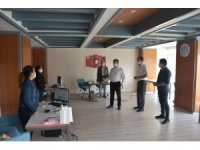 Kaymakam Şahin'den Sosyal Yardımlaşma ve Dayanışma Vakfı'na ziyaret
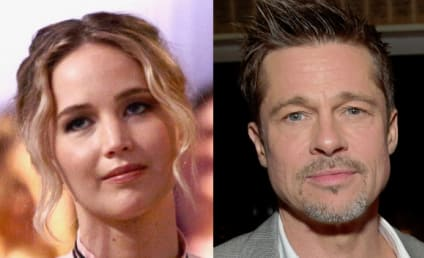 Brad Pitt & Jennifer Lawrence: Dating?!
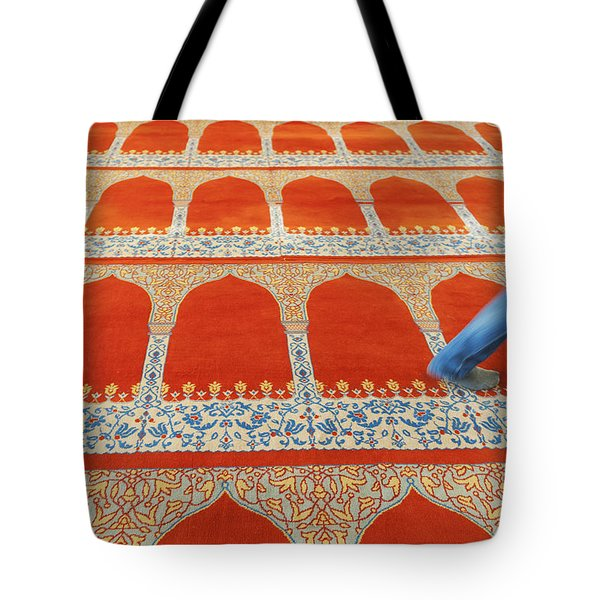 A Person Walking Over The Colourful Tote Bag by Keith Levit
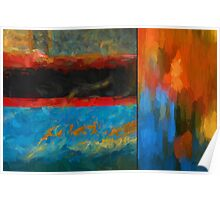 Color Abstraction LI  Poster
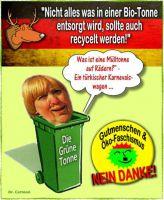 FW-gruene-tonne_610x741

• [About this task]
In the copy, include every record exactly and no pictures.

• [Response area]
 Kaymakam Şahin'den Sosyal Yardımlaşma ve Dayanışma Vakfı'na ziyaret
 Brad Pitt & Jennifer Lawrence: Dating?!
 A Person Walking Over The Colourful Tote Bag by Keith Levit
 Color Abstraction LI  Poster
 FW-gruene-tonne_610x741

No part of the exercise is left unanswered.